Long before the dandelion
shakes its mane again,
when light dangles and aligns
between the rain–wind-raked
sediment–this place pours
its mouth of gulls, embossing
the air oared by our voices
dulled with tossing.
The loss between us, like a mirror,
reflects our wings.
That is, we feel them bent back
as, pushed through, they hold us.
Plummet bundle, tremble,
what we send tilted, funneled,
fastened cold to low buildings
paling out beyond us,
out, slivers in clouds of light.
We have not returned, scraped,
curled, or greyed this hidden roaring
tight around our falls.


George Angel was born in San Francisco, California in 1964. He is the son of Colombian parents.

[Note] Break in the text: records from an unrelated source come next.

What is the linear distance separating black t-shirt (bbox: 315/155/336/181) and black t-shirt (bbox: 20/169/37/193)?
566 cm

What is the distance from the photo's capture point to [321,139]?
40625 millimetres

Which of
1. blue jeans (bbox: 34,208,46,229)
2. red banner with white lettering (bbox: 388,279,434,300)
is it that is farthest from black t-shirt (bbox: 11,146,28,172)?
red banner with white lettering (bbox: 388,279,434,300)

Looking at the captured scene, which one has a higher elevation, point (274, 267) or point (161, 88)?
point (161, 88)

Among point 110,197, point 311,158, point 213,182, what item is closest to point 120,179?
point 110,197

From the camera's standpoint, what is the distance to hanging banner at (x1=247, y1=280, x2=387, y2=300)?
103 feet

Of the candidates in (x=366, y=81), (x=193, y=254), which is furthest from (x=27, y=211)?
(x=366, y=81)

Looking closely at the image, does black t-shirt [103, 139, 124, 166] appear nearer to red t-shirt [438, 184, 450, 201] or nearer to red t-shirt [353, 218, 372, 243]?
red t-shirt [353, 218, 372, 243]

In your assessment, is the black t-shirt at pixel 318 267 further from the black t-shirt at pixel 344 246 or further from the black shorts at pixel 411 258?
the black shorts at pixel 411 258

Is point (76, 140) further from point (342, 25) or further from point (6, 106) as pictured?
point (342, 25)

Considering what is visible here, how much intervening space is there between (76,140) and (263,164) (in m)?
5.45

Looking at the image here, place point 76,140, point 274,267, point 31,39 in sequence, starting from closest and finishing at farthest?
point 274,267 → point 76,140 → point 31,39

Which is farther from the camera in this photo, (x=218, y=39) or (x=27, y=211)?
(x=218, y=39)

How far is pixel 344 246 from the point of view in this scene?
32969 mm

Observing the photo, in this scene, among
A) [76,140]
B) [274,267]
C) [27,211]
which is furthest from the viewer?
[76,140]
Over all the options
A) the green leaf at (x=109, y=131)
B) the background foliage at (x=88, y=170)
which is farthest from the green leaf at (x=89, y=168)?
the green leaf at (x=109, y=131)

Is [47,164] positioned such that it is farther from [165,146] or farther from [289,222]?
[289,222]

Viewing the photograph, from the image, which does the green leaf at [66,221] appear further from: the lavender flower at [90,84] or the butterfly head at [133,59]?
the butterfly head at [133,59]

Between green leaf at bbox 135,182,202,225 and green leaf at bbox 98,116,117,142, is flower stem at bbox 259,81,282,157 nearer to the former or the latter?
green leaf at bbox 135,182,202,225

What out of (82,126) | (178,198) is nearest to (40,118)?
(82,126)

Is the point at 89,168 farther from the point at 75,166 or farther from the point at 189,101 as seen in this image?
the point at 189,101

He lived in and around San Francisco for the first thirty years of his life, and moved in 1995 to Medellin, Colombia, where he lives and works. He has published poems, stories, and essays in numerous U.S. and Canadian magazines. From 1991 to 1993, he was a Wallace Stegner Fellow in Fiction at Stanford University. In 1996, Fiction Collective 2 published his book of stories, The Fifth Season, as winner of the 1995 Nilon Award. He also publishes poems, stories, and essays in Spanish under the name Mario Angel Quintero. He is a visual artist and the director and playwright of the theater company Parpado Teatro, which has been active in Medellin since 2003.